Comparing the trade figures between Russia and China looks more organic and likely to sustain. Russia-China trade, far larger in scale, stood at $106.48 billion in the first half of 2025, with Russian exports (mainly oil, gas, and minerals) at $59.32 billion and Chinese exports (machinery, electronics, and dual-use goods) at $47.16 billion. China accounts for about 30-48% of Russia’s total trade, making it Moscow’s top partner, though early 2025 saw declines due to falling hydrocarbon prices and specific category slumps. Payments occur mostly in national currencies, reflecting de-dollarization efforts.
In 2024, China exported $ 3576.54 billion around the world, the main destinations being: United States (14.70%), European Union (EU) (14.42%), Hong Kong and China (8.13%). Valued at US$ 115.28 billion, exports to Russian Federation accounted for 3.22%.
Imports of Russian Federation explain 5.02% of total imports of China In 2024. China imported $2585.13 billion of the world, the top sources being: European Union (EU) (10.42%), Other Asia, (8.42%), And Republic of Korea (7.02%).

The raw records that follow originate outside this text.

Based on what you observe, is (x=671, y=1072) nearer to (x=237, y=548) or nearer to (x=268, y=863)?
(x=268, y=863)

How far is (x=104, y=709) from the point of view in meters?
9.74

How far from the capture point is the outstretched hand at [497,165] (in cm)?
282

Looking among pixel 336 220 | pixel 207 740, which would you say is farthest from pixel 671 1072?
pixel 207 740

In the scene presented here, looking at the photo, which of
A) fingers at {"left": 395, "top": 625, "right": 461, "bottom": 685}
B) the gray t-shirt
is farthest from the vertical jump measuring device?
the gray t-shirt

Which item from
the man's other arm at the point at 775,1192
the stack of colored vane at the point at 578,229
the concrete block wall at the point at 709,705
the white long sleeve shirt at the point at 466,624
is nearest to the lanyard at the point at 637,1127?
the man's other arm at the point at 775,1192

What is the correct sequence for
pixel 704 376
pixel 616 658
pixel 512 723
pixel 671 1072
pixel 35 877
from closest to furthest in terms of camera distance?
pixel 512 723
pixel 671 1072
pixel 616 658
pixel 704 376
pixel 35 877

Economically, India can sustain its trade momentum with Russia by establishing itself as an equal trade partner, much like China has done. India needs to reduce the burgeoning trade deficit with Russia. Movement of labours in the area of medical and paramedics, and other skilled services such as Information Technology, and space cooperation where India has a cost advantage, may be of help to reduce the deficit. Also, Rupee-Rouble trade will help ease some pressure on Indian rupee vis-à-vis dollars.
As Russia shifts toward non-Western partners like India and China after sanctions, this trend is likely to persist. What remains to be seen is when and how India will catch up to China in this evolving story of economic dependence. (IPA Service)
(The author is Professor, Mahindra University, Hyderabad).